# Ensemble Model Preparation

A lot of work has gone into compiling the current dataset. I have merged the gps_df, sectionals_df and results_df. I have limited the amount of Equibase data I am using just to keep the focus on the TPD GPS data, and to do some feature engineering.  However, there are some good metrics from the Equibase data that are just basic measures that could be obtained from any racebook sheet. 

## Get Started

1. Going to load the parquet DataFrame from disk and do some imputation, one-hot encoding, string indexing, and scaling. The run it through XBBoost to see how it's looking. At this point I will do the integration of route data, and add the GPS aggregations. I just want to see what I can minimally do and how its working before I go down the wrong path. If the XGBoost doesn't do any better than the LSTM, at least I won't have wasted any more time on it. 
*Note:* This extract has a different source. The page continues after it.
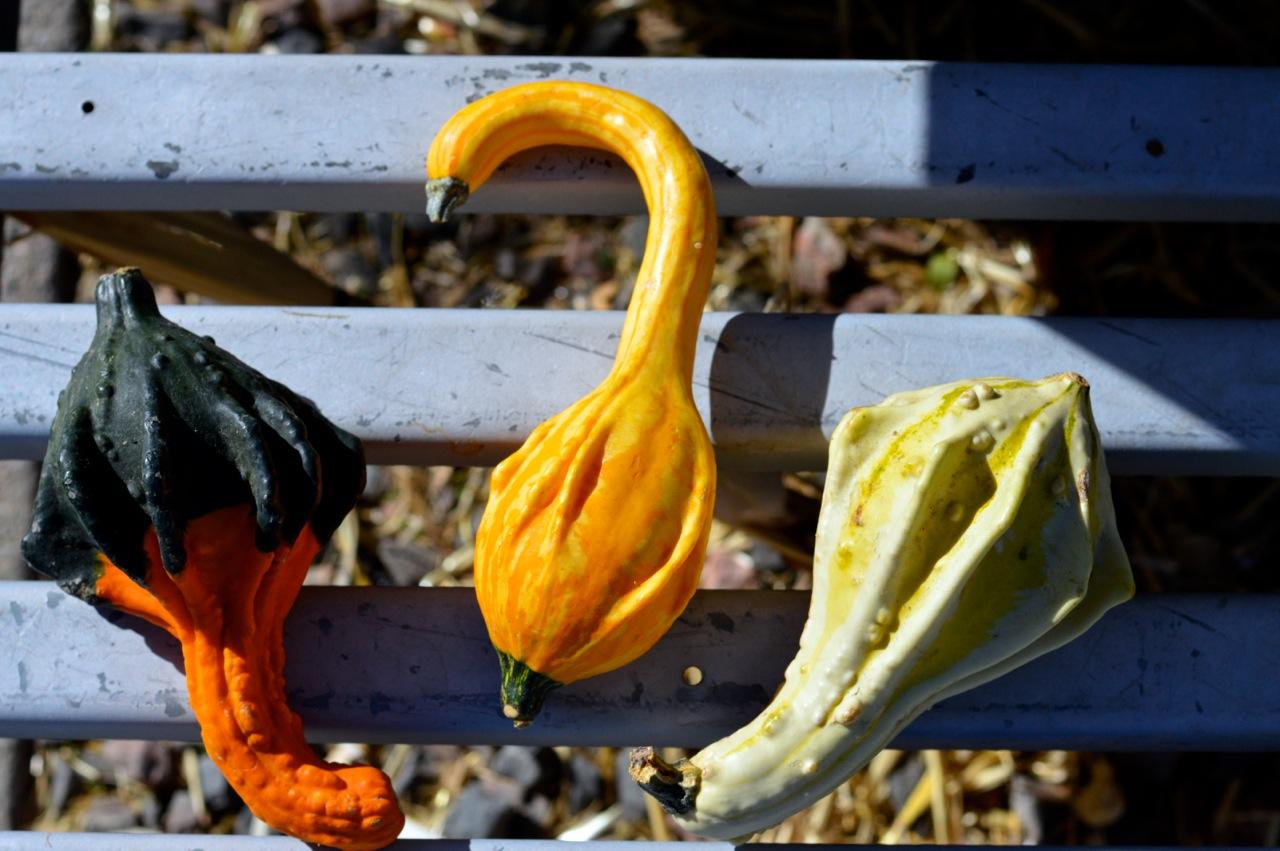 Fall Fest Nick's Garden Center Aurora 40.jpg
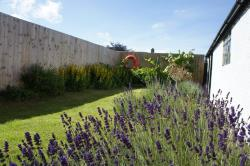 Semi Detached House To Let  Cornwall Cornwall TR1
### Model Additional Requirements

#### Logistic Regression:
> Ensure features are scaled (e.g., StandardScaler) and that categorical variables are one-hot encoded.

#### Random Forest	
> Scaling is unnecessary, and categorical variables should be one-hot encoded.

#### XGBoost/LightGBM	
> **Scaling is unnecessary, and categorical variables should be one-hot encoded.**

#### Support Vector Machines (SVM)	
>Requires scaling and one-hot encoding.

#### k-Nearest Neighbors	
>Requires scaling and one-hot encoding.

#### Multi-Layer Perceptron (MLP)
> Requires scaling and one-hot encoding.

#### CatBoost	
> No need for one-hot encoding; you can specify categorical columns directly using CatBoost’s cat_features parameter.


### Load master_results_df.parquet file

In [17]:
# Setup Environment

import os
import logging
import numpy as np
import pandas as pd
import xgboost as xgb
from sklearn.linear_model import LogisticRegression
from sklearn.preprocessing import StandardScaler
from sklearn.model_selection import train_test_split
from sklearn.ensemble import RandomForestClassifier
from sklearn.utils.class_weight import compute_class_weight
from sklearn.metrics import accuracy_score, classification_report, confusion_matrix
from sklearn import set_config

import pyspark.sql.functions as F
import xgboost as xgb
from sklearn import set_config
from pyspark.sql.functions import (col, count, row_number, abs, unix_timestamp, mean, 
                                   when, lit, min as F_min, max as F_max , 
                                   row_number, mean as F_mean, countDistinct, last, first, when)
import configparser
from pyspark.sql import SparkSession
from src.data_preprocessing.data_prep1.sql_queries import sql_queries
from pyspark.sql.window import Window
from pyspark.sql import DataFrame, Window
from src.data_preprocessing.data_prep1.data_utils import (save_parquet, gather_statistics, 
                initialize_environment, load_config, initialize_logging, initialize_spark, 
                identify_and_impute_outliers, 
                identify_and_remove_outliers, identify_missing_and_outliers)
from pyspark.ml.functions import vector_to_array
from pyspark.sql.functions import col

# Set global references to None
spark = None
master_results_df = None

In [3]:

spark, jdbc_url, jdbc_properties, queries, parquet_dir, log_file = initialize_environment()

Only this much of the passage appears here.